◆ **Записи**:

◆ ◆ ◆

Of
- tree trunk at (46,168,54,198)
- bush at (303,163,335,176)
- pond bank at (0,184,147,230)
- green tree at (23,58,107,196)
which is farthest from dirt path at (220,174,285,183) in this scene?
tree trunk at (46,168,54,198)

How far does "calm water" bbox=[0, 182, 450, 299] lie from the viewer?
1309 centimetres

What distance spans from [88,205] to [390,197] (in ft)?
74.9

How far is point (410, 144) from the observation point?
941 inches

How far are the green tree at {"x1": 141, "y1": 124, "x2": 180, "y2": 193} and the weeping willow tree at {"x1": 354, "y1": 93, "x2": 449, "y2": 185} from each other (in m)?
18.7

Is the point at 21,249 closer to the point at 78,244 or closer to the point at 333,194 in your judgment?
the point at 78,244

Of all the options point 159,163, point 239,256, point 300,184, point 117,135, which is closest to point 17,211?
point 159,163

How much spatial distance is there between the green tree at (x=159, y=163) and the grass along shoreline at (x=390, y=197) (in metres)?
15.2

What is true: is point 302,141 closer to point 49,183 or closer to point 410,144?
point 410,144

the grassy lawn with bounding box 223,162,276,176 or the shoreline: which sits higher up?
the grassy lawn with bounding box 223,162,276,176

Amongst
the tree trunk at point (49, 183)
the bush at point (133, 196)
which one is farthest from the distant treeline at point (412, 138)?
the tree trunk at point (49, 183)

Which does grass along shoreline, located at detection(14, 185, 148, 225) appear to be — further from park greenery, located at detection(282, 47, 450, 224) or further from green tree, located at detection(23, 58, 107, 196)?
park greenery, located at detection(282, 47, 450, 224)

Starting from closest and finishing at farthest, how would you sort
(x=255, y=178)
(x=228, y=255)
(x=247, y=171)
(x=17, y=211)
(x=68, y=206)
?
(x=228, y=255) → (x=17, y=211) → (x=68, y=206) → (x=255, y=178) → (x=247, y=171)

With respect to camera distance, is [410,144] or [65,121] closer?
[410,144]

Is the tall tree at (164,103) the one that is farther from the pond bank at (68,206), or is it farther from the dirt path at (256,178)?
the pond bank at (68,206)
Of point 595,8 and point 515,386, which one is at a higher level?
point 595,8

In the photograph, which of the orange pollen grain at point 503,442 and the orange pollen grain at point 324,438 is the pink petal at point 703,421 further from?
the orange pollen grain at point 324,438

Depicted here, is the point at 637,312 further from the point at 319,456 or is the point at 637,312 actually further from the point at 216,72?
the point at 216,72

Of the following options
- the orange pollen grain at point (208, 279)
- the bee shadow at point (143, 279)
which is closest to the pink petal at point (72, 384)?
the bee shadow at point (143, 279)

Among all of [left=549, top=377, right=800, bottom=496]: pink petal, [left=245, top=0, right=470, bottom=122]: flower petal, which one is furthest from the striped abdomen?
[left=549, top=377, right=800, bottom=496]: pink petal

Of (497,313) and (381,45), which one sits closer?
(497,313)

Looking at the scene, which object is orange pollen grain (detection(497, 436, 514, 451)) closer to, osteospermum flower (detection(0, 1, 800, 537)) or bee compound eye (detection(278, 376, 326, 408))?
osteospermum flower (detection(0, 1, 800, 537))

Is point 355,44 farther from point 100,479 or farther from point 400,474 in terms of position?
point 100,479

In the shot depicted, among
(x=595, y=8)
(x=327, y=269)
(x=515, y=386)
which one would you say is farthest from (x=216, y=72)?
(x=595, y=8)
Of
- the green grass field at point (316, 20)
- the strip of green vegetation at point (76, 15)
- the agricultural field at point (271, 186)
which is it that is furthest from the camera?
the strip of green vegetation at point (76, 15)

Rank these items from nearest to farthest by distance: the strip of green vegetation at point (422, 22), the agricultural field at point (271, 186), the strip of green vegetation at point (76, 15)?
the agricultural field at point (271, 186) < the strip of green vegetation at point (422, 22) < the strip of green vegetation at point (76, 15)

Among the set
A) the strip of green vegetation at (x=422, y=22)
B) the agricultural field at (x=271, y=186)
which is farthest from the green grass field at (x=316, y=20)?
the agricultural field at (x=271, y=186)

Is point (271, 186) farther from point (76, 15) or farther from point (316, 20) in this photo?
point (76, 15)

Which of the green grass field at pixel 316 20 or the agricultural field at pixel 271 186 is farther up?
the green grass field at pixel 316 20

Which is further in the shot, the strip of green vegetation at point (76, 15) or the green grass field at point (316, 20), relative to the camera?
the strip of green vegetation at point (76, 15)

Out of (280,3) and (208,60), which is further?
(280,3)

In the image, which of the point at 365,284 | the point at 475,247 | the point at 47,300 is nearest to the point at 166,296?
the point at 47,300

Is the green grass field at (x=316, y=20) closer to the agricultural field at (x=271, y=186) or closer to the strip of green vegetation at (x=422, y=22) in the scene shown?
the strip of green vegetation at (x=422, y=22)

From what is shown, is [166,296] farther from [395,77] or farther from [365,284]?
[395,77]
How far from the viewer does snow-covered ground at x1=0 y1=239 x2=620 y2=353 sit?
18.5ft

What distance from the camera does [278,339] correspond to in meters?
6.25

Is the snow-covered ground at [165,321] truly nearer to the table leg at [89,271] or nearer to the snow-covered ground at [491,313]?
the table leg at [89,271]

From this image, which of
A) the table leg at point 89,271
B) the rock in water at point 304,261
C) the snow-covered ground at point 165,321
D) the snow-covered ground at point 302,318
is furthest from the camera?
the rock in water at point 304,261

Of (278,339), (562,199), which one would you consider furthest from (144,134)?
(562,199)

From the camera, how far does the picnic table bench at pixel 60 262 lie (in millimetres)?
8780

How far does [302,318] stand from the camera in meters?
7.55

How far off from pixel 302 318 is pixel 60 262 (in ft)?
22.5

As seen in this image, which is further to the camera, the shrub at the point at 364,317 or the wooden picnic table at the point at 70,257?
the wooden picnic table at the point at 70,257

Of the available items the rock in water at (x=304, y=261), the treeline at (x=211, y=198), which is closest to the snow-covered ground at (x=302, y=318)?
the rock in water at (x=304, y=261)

◆ ◆ ◆

◆ **Обязательное задание**: Выпишите без изменений строки, начиная с той, где есть «How far off», и до самого конца пунктов включительно.

◆ **Ответ к упражнению**:
How far off from pixel 302 318 is pixel 60 262 (in ft)?
22.5

As seen in this image, which is further to the camera, the shrub at the point at 364,317 or the wooden picnic table at the point at 70,257?
the wooden picnic table at the point at 70,257

Of the available items the rock in water at (x=304, y=261), the treeline at (x=211, y=198), which is closest to the snow-covered ground at (x=302, y=318)?
the rock in water at (x=304, y=261)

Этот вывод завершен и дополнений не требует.